# Provided passage
"""
The question is what actually happens when i lift, let's say a tennis ball, up in the air? We say GPE increases, but what actually changes within the atom or what does it means went one object has more energy that another. (other that mass) ?

Any help will be appreciated.

Delzac
When you lift a tennis ball up you are lifting the ball through the Earth's 'gravity field'. In doing this you are increasing the GPE because the 'effect' of gravity will be great on the tennis ball at a greater height. Just look at the formulae for constant acceleration. If s, the height in this case, is greater in the equation s = (v-at)t + 0.5at2, then the end velocity, v, will be greater for a higher s (well too a point anyway). You can see this because t is squared and so is not directly proportional to velocity.

I do hope this helps and I hope that anyone that knows this in more detail will be able to enlighten me or even correct what I have done.

Cheers,

The Bob (2004 ©)
 
  • #3
So we all agree that GPE increase if we move an object to a higher level/ height. But what is the DIFFERENCE between 2 identical object at different height. We know that GPE is different, but where is this energy stored? inside the atom?
 
  • #4
erm... any help?
 
  • #5
Delzac said:
erm... any help?
That's a good question.

Gravitational potential energy is the energy stored in an object as the result of its vertical position, just like elastic spring potential energy of a compressed or stretched spring is energy stored in the spring as a result of its position only. In both cases, there is a force that keeps it in this position in equilibrium...the force prevents movement. When, as in a spring or crossbow, the force is released, the potential energy is released to become energy of motion. In the GPE case, once the force holding the object at rest is removed (like the Normal force of a book on a table keeping the book off terra firma and giving it energy of position, then the book is allowed to drop from the table when the force is removed) , then the gravity force is allowed to do its thing and convert the stored energy to energy of motion. There is no actual physical change to the object when it possesses GPE in the cases where g is assumed constant over a reasonable distance of several miles.
 
  • #6
Thanks, but how can we explain one object having a higher kinetic energy than another?
 
  • #7
Delzac said:
Thanks, but how can we explain one object having a higher kinetic energy than another?
"""
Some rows
"""
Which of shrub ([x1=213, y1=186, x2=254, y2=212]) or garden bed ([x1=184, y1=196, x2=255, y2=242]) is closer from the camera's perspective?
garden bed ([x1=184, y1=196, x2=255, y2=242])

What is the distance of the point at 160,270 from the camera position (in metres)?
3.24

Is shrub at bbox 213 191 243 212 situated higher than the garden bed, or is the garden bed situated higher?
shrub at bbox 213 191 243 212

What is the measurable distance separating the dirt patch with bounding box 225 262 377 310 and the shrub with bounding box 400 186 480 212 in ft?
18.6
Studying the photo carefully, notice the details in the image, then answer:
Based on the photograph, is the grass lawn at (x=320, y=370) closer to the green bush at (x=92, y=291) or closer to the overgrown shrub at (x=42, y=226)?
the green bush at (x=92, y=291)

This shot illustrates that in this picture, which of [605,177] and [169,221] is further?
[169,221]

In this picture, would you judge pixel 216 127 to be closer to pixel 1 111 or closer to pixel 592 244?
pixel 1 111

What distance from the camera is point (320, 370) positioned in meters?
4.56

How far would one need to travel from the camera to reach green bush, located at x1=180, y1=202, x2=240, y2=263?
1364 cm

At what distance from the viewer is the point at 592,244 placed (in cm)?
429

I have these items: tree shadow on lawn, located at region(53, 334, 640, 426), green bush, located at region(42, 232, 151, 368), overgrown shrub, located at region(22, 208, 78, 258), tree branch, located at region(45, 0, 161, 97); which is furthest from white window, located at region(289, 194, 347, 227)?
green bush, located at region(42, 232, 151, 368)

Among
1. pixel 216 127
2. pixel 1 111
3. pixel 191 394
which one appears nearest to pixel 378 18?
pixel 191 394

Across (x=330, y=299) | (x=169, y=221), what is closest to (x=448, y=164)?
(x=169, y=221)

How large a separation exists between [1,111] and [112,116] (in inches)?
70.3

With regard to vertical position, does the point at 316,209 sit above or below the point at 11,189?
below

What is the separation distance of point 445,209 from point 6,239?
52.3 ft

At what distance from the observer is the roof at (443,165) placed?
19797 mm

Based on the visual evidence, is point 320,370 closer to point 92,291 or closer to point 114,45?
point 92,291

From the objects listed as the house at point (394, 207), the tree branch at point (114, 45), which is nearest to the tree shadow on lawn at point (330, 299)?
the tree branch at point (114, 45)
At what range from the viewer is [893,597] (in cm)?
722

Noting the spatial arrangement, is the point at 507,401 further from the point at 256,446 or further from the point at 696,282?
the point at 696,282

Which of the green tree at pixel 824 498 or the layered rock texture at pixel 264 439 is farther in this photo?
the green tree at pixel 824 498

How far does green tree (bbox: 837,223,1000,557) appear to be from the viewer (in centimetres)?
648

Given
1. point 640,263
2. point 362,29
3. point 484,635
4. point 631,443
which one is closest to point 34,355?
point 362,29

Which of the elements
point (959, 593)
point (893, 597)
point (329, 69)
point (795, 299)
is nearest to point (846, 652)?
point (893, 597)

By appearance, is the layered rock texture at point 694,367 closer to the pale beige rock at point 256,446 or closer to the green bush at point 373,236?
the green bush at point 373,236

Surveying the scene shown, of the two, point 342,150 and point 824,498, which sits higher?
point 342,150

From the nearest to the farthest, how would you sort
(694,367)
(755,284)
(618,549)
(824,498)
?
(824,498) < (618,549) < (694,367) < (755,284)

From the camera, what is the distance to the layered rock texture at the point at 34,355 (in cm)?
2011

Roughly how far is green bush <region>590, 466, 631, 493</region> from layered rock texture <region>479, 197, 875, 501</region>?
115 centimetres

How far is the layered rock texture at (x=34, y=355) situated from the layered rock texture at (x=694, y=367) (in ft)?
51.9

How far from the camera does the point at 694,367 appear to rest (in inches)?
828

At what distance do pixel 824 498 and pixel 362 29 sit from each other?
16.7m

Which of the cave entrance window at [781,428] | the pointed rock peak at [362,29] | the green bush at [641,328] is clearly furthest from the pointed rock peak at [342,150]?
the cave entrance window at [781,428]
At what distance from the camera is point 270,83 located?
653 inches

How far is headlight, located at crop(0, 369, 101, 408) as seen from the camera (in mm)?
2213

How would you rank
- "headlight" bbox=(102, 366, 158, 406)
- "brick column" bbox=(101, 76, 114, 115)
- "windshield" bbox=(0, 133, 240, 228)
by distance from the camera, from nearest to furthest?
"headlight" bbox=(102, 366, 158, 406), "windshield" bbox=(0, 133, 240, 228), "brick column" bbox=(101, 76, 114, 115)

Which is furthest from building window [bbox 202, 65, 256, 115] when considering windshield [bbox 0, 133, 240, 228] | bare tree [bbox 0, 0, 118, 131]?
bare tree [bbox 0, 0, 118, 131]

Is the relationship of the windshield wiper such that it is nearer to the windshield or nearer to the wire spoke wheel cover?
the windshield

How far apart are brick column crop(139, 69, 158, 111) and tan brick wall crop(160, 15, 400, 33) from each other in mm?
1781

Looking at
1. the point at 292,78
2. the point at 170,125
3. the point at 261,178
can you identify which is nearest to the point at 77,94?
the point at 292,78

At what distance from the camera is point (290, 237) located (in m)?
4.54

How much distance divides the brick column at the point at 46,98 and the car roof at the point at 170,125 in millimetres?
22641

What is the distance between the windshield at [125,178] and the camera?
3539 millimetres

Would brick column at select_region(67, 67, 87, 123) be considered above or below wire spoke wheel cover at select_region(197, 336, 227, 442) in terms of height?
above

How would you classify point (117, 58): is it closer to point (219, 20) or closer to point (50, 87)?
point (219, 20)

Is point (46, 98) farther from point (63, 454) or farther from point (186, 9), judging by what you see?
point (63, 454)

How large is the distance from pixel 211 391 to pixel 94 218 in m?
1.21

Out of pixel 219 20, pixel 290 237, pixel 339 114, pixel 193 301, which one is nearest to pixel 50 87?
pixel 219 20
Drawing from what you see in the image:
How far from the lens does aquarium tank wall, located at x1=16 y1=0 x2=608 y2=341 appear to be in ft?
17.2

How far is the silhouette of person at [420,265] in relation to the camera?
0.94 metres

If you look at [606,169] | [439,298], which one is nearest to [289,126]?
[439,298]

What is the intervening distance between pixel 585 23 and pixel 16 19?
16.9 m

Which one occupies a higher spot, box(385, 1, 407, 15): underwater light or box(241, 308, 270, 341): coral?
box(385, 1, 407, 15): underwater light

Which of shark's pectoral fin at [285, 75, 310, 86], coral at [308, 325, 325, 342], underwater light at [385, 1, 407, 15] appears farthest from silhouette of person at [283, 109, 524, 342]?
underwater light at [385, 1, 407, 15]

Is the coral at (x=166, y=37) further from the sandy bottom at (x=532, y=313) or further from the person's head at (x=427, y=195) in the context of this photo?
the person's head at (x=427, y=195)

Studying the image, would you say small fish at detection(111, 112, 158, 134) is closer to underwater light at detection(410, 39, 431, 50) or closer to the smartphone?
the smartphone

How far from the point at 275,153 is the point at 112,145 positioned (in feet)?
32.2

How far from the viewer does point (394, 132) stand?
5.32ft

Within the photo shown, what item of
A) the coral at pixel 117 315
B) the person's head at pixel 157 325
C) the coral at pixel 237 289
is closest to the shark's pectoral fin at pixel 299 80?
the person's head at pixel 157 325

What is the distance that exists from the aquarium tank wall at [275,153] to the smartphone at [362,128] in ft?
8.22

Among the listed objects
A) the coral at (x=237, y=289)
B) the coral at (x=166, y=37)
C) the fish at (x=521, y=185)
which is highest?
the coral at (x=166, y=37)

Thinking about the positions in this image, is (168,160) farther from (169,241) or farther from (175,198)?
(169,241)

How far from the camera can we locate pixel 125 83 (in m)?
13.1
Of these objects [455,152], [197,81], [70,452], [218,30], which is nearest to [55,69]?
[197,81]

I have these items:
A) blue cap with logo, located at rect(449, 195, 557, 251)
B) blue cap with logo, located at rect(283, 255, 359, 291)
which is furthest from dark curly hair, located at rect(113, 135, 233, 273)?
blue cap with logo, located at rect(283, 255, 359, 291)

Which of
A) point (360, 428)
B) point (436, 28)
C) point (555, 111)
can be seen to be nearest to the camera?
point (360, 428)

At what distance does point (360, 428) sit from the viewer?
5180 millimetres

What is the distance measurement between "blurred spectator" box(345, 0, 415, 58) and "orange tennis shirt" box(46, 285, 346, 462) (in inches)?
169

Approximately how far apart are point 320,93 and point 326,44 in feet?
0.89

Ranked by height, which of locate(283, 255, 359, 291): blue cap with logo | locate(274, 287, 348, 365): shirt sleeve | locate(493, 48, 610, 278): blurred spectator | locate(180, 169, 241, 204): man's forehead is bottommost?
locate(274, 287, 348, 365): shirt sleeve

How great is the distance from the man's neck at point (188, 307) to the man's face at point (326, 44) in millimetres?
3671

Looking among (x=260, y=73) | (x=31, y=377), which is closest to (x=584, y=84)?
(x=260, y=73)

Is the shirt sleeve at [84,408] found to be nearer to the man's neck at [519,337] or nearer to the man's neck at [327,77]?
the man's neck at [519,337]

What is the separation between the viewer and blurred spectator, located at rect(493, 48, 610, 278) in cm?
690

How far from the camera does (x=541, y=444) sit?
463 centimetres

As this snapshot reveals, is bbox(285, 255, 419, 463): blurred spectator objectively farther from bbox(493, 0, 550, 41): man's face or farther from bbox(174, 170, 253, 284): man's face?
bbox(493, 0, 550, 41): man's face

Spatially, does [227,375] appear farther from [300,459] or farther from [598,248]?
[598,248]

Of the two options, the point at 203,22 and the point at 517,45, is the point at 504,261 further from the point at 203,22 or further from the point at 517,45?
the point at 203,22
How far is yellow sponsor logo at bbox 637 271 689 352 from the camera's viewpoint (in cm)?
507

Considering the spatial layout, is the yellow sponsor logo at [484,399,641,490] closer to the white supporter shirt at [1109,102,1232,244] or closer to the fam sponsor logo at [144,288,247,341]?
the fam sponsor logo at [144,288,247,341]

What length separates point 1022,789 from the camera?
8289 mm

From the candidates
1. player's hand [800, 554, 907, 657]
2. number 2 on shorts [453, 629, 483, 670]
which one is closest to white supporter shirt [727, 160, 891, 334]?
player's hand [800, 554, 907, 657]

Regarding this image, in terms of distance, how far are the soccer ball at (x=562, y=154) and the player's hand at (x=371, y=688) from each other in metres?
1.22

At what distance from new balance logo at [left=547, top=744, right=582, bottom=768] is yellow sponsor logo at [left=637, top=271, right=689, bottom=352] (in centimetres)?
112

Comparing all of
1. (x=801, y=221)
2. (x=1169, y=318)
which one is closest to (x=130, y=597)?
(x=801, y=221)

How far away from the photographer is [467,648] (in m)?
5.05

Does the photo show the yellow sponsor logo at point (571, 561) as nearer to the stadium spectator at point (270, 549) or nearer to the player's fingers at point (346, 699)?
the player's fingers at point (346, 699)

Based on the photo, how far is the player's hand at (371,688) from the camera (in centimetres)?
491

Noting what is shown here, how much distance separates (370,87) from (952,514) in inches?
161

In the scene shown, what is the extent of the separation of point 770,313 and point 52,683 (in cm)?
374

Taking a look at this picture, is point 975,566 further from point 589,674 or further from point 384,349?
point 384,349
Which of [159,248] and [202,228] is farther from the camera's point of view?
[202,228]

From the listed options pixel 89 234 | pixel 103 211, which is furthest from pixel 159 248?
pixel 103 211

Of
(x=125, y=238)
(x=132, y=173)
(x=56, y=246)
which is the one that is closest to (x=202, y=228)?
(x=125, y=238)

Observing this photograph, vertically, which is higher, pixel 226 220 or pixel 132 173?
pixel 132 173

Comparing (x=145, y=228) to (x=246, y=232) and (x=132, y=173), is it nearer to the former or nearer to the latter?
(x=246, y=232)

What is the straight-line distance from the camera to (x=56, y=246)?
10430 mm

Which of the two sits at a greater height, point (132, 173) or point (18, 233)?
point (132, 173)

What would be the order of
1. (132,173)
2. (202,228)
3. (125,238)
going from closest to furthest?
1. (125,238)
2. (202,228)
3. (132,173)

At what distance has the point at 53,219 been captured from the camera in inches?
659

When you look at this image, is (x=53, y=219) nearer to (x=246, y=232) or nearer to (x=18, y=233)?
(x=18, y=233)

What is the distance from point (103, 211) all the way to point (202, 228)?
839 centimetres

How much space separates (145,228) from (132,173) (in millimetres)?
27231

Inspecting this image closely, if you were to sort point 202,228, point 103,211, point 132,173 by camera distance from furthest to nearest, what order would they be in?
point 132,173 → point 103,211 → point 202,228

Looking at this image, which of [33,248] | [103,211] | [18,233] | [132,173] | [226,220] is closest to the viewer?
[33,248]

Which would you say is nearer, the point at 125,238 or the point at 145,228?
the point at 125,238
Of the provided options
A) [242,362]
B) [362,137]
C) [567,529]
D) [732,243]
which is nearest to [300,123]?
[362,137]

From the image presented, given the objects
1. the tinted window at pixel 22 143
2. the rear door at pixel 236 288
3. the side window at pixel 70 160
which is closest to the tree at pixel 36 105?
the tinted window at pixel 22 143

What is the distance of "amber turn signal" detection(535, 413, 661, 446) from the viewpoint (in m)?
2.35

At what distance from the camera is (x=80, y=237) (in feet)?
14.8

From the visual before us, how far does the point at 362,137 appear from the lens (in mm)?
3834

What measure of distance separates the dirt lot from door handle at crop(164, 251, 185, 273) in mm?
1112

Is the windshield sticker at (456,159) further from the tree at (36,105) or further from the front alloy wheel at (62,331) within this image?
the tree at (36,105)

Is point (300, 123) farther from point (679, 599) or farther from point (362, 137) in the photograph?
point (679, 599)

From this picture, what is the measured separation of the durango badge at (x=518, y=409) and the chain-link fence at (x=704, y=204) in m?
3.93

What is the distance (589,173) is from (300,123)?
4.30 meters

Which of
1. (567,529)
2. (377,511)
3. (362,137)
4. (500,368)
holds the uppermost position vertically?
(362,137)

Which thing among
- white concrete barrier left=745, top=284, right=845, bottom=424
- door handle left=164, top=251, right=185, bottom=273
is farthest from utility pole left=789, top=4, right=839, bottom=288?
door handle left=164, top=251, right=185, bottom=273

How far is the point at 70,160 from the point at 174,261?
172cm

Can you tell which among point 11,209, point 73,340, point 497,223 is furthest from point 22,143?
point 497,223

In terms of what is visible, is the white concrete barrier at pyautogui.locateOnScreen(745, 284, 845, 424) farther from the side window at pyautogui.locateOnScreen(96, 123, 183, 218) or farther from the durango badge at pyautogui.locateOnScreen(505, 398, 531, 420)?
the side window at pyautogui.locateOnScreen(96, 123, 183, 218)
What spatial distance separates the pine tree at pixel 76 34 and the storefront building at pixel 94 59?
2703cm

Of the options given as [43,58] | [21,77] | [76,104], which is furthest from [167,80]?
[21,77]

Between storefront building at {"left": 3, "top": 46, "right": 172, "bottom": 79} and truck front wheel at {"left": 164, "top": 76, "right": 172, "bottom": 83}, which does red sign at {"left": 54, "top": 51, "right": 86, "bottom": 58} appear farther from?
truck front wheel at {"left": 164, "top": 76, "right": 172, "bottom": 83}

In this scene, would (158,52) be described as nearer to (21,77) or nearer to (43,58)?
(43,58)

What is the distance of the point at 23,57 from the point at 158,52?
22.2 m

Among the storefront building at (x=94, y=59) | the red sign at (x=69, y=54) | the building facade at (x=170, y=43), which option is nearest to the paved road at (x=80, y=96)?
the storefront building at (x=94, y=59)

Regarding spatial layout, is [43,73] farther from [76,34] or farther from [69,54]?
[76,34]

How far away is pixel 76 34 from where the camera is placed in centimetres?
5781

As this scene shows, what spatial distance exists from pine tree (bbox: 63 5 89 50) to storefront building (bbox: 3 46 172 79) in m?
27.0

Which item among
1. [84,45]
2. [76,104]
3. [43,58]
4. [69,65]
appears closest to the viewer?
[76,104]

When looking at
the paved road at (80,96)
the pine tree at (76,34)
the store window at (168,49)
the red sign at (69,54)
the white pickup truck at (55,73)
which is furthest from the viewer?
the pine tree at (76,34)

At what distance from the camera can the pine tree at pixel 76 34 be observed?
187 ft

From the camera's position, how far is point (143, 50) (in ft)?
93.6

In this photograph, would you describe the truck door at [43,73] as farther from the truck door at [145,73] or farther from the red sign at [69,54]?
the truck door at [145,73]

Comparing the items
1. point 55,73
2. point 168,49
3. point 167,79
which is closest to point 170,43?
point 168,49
"""
# Exercises to complete
1/ Copy verbatim the portion of the forum thread on gravitational potential energy that begins at the words "Any help will" and ends after the words "Bob (2004 ©)".
2/ Reproduce verbatim the rows from the line containing "When looking at" through the final row, both ends included, and give only those lines.

# Solutions per task
1/
Any help will be appreciated.

Delzac
When you lift a tennis ball up you are lifting the ball through the Earth's 'gravity field'. In doing this you are increasing the GPE because the 'effect' of gravity will be great on the tennis ball at a greater height. Just look at the formulae for constant acceleration. If s, the height in this case, is greater in the equation s = (v-at)t + 0.5at2, then the end velocity, v, will be greater for a higher s (well too a point anyway). You can see this because t is squared and so is not directly proportional to velocity.

I do hope this helps and I hope that anyone that knows this in more detail will be able to enlighten me or even correct what I have done.

Cheers,

The Bob (2004 ©)

2/
When looking at
the paved road at (80,96)
the pine tree at (76,34)
the store window at (168,49)
the red sign at (69,54)
the white pickup truck at (55,73)
which is furthest from the viewer?
the pine tree at (76,34)

At what distance from the camera can the pine tree at pixel 76 34 be observed?
187 ft

From the camera's position, how far is point (143, 50) (in ft)?
93.6

In this photograph, would you describe the truck door at [43,73] as farther from the truck door at [145,73] or farther from the red sign at [69,54]?
the truck door at [145,73]

Comparing the items
1. point 55,73
2. point 168,49
3. point 167,79
which is closest to point 170,43?
point 168,49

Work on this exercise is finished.